In short, we are facing an acceleration that transforms the sense of urgency already contained in studies such as Structural Transformation in the OECD – DIGITALIZATION, DEINDUSTRIALIZATION AND THE FUTURE OF WORK by Thor Berger and Carl Benedikt Frey into concrete actions, where the need of skill upgrading was underlined in the face of the significant alteration of the configuration of the trades following the impact of digital technologies. In practice, the pandemic has pushed the ubiquity of digital even further.
To define reality it can be useful to take George Westerman’s 1 metaphor and say that organizations no longer need to try to become faster caterpillars because they are already turning into butterflies, at least some of them; that is, the changes that are taking place in the work are transformational and not simply incremental.
So, is the health crisis dramatically helping us in the transition to post-digital?
Too soon to say.
In fact, smart working is proving to be capable of being a vehicle for transforming the organization as described, for example, in The Impact of the Internet on Employment by Lorenzo Pupillo Eli Noam and Leonard Waverman. However, smart working is part of the process of flexibilization of the labor market which will increasingly affect the balance between professional and private life, on the health and prospects of those who work. Therefore, with advantages in terms of greater autonomy, better balance between professional and private life, more productivity, reduced travel times, better access to employment for vulnerable groups and also with disadvantages due to the risk of longer working hours, overlapping work and domestic life, an increase in work intensity and lack of visibility 2 .
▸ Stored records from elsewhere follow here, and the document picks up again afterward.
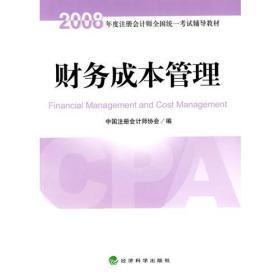 2008年度注册会计师全国统一考试辅导教材:财务成本管理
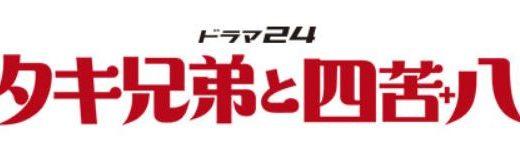コタキ兄弟と四苦八苦のテレビ大阪の放送時間は?7話のあらすじネタバレと感想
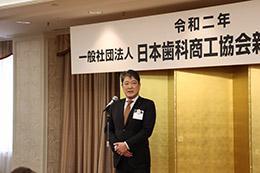 (一社)日本歯科商工協会、令和二年新年賀詞交歓会を開催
What to do in the face of this paradox of autonomy?
The whole society is wondering, my hope is that the answers we will give start from the awareness that this further acceleration of the diffusion of digital technologies will profoundly change relations with ourselves, with others and with our social ecosystem. Inevitably, our well-being will be interdependent with the quality of our interaction with the digital and the information system it generates. This condition implies the need to give ethical answers to the paradox, in the sense of responses that know how to include our digital well-being in their horizon (“The expression ‘digital well-being’ refers to the impact of digital technologies on what it means to live a life that is good for a human being in an information society 3 .”).
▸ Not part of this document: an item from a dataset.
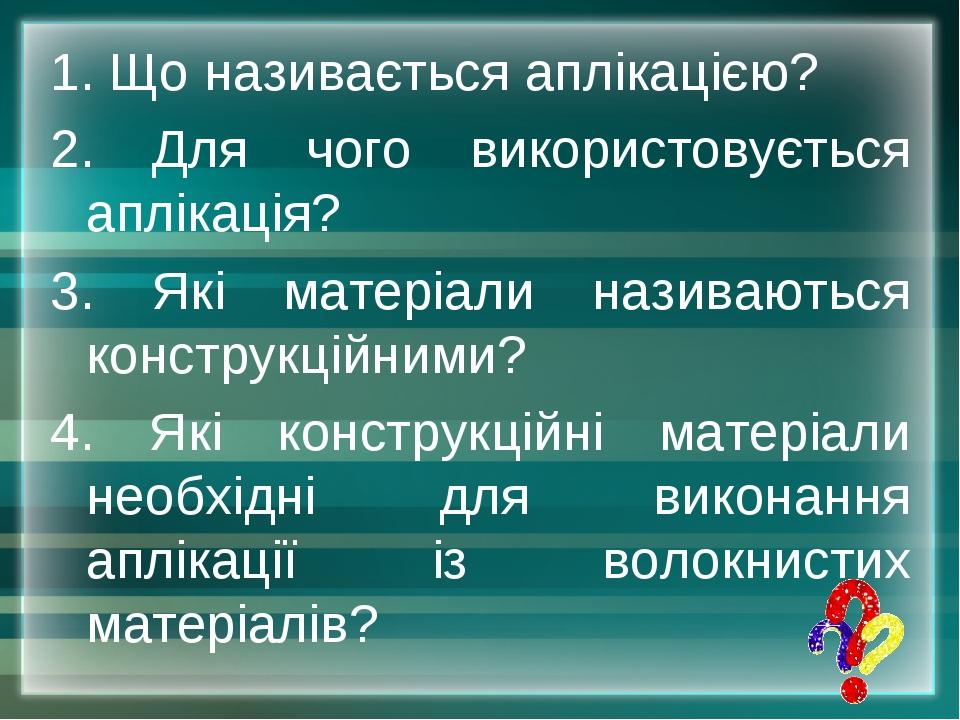1. Що називається аплікацією? 2. Для чого використовується аплікація? 3. Які...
Because we have before us in equal measure probability that digital technologies will reduce social inequalities by facilitating our well-being and a better understanding of ourselves (we think of the potential of big data in these areas) and that social media condition our relationships and our psychological states or that the automation of work determines an increase in the professional vulnerability of individuals or worse social butchery phenomena.
In short, even for post-digital work we will do well to keep this star in the sky above us: “Work is just another name for a human activity that accompanies life itself, which in turn is not produced for to be sold. 4 ” What do you think, dear readers, do we want to continue following this story?
1 George Westerman he is a researcher at the MIT Sloan Initiative on the Digital Economy. His research activities focus on the leadership and innovation of digital technology.
2 Telework and ICT-based mobile work: Flexible working in the digital age di Oscar Vargas Llave Irene Mandl Tina Weber e Mathijn Wilkens.
3 Christopher Burr, Mariarosaria Taddeo, Luciano Floridi in The Ethics of Digital Well‑Being: A Thematic Review.
4 Karl Polanyi, The great transformation, cit. in Francesco Seghezzi, The great transformations of work.